Return the full passage on Mayotte's customs and travel conditions word for word.

═══ Extract provided

The everyday Mahorese calendar is Muslim, not Catholic: Ramadan, Eid al-Fitr (called Idi el Fitri), Eid al-Adha (Idi el Hadj), and Maulida an-Nabi structure the year. Women wear the salouva (wrap skirt) and kishali (shoulder scarf), often with msindzano, a pale sandalwood-paste face mask used as both sunscreen and beauty treatment. Wedding etiquette is the island's signature performance: a full grand mariage (manzaraka) can run three to seven days, features women's mbiwi and deba percussion dances, and can cost a year's salary.
For travel accounts, 🇾🇹 sits between Réunion and Comoros: higher-income than Comoros (Mayotte is the poorest French département but still richer than Comoros), lower-infrastructure than Réunion. Flights land at Dzaoudzi on Petite-Terre; a short ferry crosses to Grande-Terre. There are no luxury resorts, almost no chain hotels, and most visitors stay in family-run gîtes or small lodges that feel a generation behind the Mauritian competition.

══════
═══ Data extract

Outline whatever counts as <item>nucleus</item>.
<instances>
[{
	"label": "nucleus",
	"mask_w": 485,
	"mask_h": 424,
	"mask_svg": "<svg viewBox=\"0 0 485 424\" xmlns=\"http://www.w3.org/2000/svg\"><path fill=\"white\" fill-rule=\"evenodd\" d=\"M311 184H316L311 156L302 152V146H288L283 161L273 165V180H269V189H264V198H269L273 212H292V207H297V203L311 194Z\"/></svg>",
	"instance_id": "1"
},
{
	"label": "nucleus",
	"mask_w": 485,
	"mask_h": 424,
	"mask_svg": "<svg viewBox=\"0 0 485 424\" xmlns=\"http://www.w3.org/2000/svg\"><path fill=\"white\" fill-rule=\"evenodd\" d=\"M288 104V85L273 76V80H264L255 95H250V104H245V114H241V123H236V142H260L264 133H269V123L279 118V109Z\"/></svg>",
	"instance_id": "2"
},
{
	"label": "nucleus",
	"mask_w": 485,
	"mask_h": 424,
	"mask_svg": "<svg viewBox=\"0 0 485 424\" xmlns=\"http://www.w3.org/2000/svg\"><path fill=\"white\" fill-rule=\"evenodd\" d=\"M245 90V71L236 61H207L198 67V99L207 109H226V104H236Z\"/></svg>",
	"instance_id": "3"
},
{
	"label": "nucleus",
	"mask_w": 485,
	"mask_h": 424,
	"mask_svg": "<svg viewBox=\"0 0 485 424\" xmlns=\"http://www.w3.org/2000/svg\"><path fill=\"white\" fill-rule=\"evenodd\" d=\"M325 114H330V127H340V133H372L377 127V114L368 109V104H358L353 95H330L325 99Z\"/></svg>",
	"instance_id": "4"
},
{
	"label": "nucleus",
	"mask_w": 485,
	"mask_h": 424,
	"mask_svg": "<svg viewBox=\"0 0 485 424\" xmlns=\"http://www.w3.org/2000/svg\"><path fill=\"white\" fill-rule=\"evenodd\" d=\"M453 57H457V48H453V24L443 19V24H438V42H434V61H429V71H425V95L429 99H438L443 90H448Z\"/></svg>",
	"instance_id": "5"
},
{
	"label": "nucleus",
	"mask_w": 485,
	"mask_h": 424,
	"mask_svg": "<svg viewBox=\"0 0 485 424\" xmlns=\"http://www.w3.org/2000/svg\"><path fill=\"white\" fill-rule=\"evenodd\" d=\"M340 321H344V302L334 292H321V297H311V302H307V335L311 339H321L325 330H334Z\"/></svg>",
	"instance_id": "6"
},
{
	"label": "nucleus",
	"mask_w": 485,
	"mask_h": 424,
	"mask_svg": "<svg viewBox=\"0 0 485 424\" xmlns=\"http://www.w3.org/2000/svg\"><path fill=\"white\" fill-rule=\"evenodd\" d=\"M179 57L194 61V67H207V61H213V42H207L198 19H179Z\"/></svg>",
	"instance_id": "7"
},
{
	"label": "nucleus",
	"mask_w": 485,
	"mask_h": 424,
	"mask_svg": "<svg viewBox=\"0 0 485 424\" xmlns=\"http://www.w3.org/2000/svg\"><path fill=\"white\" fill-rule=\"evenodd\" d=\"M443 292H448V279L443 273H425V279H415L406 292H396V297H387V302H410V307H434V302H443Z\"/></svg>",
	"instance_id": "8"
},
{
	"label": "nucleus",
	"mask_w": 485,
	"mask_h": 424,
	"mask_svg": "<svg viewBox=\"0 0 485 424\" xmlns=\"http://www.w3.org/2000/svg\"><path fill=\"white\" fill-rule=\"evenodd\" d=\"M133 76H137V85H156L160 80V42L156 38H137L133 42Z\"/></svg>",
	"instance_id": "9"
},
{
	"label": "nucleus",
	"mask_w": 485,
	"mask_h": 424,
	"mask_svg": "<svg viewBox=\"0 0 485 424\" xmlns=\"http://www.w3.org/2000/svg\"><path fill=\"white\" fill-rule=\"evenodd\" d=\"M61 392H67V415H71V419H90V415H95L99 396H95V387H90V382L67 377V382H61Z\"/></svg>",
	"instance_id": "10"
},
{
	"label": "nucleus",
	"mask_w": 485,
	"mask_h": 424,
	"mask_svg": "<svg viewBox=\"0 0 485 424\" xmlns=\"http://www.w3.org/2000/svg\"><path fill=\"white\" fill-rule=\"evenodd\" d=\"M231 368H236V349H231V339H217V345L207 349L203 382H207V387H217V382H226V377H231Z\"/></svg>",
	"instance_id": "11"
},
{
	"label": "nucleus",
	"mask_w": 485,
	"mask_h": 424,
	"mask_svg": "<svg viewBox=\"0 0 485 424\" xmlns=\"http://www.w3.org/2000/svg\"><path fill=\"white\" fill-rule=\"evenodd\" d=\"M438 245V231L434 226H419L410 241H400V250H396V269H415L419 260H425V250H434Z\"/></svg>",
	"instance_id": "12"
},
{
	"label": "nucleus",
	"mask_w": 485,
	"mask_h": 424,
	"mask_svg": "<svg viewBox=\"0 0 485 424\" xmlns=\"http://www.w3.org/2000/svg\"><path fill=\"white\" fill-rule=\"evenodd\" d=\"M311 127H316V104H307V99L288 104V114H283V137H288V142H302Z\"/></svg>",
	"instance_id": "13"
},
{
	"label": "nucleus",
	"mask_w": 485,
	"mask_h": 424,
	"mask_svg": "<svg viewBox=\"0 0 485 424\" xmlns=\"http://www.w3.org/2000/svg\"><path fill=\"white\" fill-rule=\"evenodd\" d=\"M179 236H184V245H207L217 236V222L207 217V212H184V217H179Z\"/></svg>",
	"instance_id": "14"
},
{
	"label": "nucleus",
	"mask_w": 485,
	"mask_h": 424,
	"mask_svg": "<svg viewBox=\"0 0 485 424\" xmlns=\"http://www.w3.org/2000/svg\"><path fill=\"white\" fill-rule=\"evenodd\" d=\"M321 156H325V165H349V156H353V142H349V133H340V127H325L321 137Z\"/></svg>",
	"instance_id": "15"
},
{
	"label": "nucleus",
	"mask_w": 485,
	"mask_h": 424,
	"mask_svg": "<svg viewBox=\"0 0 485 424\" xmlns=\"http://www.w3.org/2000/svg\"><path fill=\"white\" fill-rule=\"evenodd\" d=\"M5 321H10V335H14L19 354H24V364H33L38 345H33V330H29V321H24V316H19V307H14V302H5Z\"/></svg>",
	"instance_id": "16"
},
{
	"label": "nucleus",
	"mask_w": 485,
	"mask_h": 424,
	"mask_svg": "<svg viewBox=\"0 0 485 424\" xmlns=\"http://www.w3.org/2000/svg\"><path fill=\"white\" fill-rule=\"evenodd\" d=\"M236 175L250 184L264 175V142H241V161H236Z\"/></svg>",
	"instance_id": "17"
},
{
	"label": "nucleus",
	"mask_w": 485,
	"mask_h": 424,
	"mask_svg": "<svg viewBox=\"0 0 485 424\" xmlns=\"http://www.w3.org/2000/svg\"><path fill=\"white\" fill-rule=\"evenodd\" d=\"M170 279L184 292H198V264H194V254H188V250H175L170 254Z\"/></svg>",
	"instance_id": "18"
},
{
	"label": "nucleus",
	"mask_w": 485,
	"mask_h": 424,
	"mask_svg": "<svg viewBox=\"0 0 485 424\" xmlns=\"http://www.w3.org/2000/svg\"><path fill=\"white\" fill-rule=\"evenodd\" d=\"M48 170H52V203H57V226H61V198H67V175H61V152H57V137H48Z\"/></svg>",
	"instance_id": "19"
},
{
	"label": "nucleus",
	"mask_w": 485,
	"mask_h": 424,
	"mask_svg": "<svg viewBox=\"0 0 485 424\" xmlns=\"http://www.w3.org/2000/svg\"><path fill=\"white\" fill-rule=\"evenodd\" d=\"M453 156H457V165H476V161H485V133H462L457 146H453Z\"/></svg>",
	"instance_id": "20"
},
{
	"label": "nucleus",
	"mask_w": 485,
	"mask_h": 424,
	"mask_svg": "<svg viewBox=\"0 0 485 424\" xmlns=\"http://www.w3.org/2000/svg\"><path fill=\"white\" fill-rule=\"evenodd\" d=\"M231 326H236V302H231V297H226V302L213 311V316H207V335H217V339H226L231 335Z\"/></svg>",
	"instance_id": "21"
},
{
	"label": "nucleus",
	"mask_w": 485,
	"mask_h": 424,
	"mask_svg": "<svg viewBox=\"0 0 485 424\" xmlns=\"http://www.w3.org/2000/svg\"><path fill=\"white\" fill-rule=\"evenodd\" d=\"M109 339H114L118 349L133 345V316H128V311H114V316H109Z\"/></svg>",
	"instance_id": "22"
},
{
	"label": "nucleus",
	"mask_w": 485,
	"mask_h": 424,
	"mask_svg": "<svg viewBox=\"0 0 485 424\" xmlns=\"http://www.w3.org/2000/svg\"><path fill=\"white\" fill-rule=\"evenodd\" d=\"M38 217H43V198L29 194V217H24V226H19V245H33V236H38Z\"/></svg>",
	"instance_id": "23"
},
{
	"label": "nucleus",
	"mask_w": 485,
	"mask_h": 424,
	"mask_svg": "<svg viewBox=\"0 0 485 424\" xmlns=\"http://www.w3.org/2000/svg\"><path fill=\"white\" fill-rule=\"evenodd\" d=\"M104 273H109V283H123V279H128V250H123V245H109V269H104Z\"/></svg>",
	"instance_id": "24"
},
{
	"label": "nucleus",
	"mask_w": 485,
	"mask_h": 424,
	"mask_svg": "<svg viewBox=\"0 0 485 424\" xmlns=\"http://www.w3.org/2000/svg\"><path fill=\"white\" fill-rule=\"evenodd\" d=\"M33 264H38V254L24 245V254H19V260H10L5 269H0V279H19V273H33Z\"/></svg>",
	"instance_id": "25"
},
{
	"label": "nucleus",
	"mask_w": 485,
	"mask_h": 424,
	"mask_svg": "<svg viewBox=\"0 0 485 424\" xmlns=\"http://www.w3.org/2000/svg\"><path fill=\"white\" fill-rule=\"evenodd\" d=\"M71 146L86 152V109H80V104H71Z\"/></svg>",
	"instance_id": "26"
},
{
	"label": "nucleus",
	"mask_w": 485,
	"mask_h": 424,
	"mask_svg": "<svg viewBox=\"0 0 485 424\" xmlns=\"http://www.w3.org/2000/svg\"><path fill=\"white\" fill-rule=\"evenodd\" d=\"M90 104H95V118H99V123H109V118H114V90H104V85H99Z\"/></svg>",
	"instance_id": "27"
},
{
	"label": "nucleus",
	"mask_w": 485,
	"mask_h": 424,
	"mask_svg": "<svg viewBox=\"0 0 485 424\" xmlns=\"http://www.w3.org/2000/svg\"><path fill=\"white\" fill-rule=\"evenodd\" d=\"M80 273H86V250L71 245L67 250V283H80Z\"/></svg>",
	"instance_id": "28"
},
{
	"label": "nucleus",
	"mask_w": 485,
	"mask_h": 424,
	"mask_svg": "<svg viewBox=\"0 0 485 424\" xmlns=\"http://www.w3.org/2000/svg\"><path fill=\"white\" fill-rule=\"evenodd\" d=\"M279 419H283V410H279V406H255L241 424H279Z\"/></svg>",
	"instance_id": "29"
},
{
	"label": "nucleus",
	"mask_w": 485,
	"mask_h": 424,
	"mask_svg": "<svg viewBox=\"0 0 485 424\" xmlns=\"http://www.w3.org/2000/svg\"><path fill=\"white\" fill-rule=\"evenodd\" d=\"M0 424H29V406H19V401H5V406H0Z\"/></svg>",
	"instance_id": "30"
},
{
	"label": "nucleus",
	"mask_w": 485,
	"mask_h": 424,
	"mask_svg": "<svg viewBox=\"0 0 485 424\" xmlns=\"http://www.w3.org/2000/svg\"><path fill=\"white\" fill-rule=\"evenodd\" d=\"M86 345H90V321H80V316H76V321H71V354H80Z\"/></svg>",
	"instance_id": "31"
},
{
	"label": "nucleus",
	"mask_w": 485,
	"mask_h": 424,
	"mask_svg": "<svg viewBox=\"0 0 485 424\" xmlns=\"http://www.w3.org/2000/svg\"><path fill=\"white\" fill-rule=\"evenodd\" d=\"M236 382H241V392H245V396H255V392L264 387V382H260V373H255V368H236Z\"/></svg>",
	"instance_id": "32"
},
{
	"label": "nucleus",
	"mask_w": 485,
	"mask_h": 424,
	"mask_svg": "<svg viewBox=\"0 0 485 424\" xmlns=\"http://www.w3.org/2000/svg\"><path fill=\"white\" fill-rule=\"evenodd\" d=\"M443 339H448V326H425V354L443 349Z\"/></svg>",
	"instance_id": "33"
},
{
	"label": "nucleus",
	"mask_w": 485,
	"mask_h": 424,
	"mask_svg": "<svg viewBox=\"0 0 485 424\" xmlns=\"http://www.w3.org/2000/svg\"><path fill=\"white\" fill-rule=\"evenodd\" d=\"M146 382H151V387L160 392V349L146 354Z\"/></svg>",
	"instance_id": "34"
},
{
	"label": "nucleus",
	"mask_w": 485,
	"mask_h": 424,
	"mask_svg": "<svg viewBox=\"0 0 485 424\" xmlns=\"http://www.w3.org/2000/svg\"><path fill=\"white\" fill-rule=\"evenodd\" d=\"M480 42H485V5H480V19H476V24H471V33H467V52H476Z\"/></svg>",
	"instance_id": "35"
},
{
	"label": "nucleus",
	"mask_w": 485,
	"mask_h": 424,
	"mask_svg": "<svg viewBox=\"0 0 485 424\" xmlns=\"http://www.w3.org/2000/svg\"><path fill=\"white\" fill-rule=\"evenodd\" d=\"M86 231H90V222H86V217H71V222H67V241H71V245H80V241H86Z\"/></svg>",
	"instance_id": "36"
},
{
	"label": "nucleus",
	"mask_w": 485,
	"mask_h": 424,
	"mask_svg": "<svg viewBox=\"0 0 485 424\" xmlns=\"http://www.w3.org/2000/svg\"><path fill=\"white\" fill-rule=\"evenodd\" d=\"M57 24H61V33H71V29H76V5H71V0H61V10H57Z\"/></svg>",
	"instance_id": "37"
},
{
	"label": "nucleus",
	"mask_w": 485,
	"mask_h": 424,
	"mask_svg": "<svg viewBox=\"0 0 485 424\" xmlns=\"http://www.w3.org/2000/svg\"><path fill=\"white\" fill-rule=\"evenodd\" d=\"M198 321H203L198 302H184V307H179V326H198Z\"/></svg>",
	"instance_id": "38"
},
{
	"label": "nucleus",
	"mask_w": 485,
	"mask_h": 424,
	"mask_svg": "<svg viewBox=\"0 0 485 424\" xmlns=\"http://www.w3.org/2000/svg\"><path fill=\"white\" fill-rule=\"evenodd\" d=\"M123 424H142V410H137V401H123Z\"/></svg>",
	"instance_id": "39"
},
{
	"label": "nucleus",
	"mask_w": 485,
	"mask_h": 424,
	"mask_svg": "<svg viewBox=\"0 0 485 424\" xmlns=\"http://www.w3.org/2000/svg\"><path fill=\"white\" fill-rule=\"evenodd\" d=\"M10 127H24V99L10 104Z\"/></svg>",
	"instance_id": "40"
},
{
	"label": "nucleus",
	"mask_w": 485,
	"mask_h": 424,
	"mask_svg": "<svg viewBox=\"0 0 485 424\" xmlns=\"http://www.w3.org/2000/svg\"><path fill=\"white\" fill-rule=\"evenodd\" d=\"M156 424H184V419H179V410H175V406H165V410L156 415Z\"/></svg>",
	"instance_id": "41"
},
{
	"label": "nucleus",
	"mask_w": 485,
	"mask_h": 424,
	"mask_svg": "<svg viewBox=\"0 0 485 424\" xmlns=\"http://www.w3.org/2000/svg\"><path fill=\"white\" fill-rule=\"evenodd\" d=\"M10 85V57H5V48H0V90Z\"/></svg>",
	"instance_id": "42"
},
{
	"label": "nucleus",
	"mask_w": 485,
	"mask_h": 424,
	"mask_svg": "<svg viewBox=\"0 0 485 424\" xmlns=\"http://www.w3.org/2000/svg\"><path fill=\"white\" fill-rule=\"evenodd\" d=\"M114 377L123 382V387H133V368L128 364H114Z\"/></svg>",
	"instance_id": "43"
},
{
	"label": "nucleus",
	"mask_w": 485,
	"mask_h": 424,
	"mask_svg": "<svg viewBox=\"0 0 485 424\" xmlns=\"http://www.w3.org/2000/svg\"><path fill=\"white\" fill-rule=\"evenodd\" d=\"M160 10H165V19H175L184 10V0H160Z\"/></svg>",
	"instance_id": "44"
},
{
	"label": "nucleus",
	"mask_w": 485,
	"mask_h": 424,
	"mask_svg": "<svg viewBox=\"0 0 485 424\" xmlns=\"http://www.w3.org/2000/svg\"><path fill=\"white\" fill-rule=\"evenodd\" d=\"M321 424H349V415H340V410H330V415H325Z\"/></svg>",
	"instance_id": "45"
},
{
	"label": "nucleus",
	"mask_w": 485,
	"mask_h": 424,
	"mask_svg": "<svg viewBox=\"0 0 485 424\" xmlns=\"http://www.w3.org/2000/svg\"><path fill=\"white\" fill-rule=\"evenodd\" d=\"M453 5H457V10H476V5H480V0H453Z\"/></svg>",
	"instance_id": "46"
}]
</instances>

══════

(Written answer):
The everyday Mahorese calendar is Muslim, not Catholic: Ramadan, Eid al-Fitr (called Idi el Fitri), Eid al-Adha (Idi el Hadj), and Maulida an-Nabi structure the year. Women wear the salouva (wrap skirt) and kishali (shoulder scarf), often with msindzano, a pale sandalwood-paste face mask used as both sunscreen and beauty treatment. Wedding etiquette is the island's signature performance: a full grand mariage (manzaraka) can run three to seven days, features women's mbiwi and deba percussion dances, and can cost a year's salary.
For travel accounts, 🇾🇹 sits between Réunion and Comoros: higher-income than Comoros (Mayotte is the poorest French département but still richer than Comoros), lower-infrastructure than Réunion. Flights land at Dzaoudzi on Petite-Terre; a short ferry crosses to Grande-Terre. There are no luxury resorts, almost no chain hotels, and most visitors stay in family-run gîtes or small lodges that feel a generation behind the Mauritian competition.